Items from a data source:

────

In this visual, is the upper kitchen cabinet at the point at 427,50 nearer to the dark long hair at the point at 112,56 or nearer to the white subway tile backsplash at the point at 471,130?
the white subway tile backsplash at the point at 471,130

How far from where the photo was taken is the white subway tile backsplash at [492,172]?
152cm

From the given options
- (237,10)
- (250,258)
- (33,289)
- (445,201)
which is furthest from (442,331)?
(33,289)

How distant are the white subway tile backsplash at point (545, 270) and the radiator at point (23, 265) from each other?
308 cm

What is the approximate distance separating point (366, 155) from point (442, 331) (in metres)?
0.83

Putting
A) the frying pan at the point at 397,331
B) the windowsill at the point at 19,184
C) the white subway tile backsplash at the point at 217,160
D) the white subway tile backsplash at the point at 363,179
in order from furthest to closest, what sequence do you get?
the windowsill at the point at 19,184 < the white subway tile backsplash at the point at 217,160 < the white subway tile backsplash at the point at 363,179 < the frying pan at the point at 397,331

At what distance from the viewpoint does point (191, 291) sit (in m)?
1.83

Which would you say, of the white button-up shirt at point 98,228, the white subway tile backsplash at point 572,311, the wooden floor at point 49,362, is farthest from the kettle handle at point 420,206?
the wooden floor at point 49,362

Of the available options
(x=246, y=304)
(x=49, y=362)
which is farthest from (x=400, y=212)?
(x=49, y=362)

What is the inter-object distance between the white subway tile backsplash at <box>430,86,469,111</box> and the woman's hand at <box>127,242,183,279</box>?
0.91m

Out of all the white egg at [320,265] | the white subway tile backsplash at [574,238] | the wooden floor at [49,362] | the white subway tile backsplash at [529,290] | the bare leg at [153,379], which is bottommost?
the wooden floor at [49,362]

────

**Work to complete:**
Copy out all of the data exactly, leaving nothing out.

**Completed exercise:**
In this visual, is the upper kitchen cabinet at the point at 427,50 nearer to the dark long hair at the point at 112,56 or nearer to the white subway tile backsplash at the point at 471,130?
the white subway tile backsplash at the point at 471,130

How far from where the photo was taken is the white subway tile backsplash at [492,172]?
152cm

From the given options
- (237,10)
- (250,258)
- (33,289)
- (445,201)
which is furthest from (442,331)?
(33,289)

How distant are the white subway tile backsplash at point (545, 270) and the radiator at point (23, 265) from each other?
308 cm

What is the approximate distance separating point (366, 155) from point (442, 331) (in metres)?
0.83

Putting
A) the frying pan at the point at 397,331
B) the windowsill at the point at 19,184
C) the white subway tile backsplash at the point at 217,160
D) the white subway tile backsplash at the point at 363,179
in order from furthest to closest, what sequence do you get?
the windowsill at the point at 19,184 < the white subway tile backsplash at the point at 217,160 < the white subway tile backsplash at the point at 363,179 < the frying pan at the point at 397,331

At what distance from the viewpoint does point (191, 291) sit (in m)?
1.83

Which would you say, of the white button-up shirt at point 98,228, the white subway tile backsplash at point 572,311, the wooden floor at point 49,362, is farthest from the kettle handle at point 420,206?
the wooden floor at point 49,362

Of the available options
(x=246, y=304)
(x=49, y=362)
which is farthest from (x=400, y=212)?
(x=49, y=362)

What is the inter-object distance between the white subway tile backsplash at <box>430,86,469,111</box> and the woman's hand at <box>127,242,183,279</box>?
0.91m

Out of all the white egg at [320,265] | the white subway tile backsplash at [574,238] | the wooden floor at [49,362] | the white subway tile backsplash at [529,290] | the bare leg at [153,379], which is bottommost?
the wooden floor at [49,362]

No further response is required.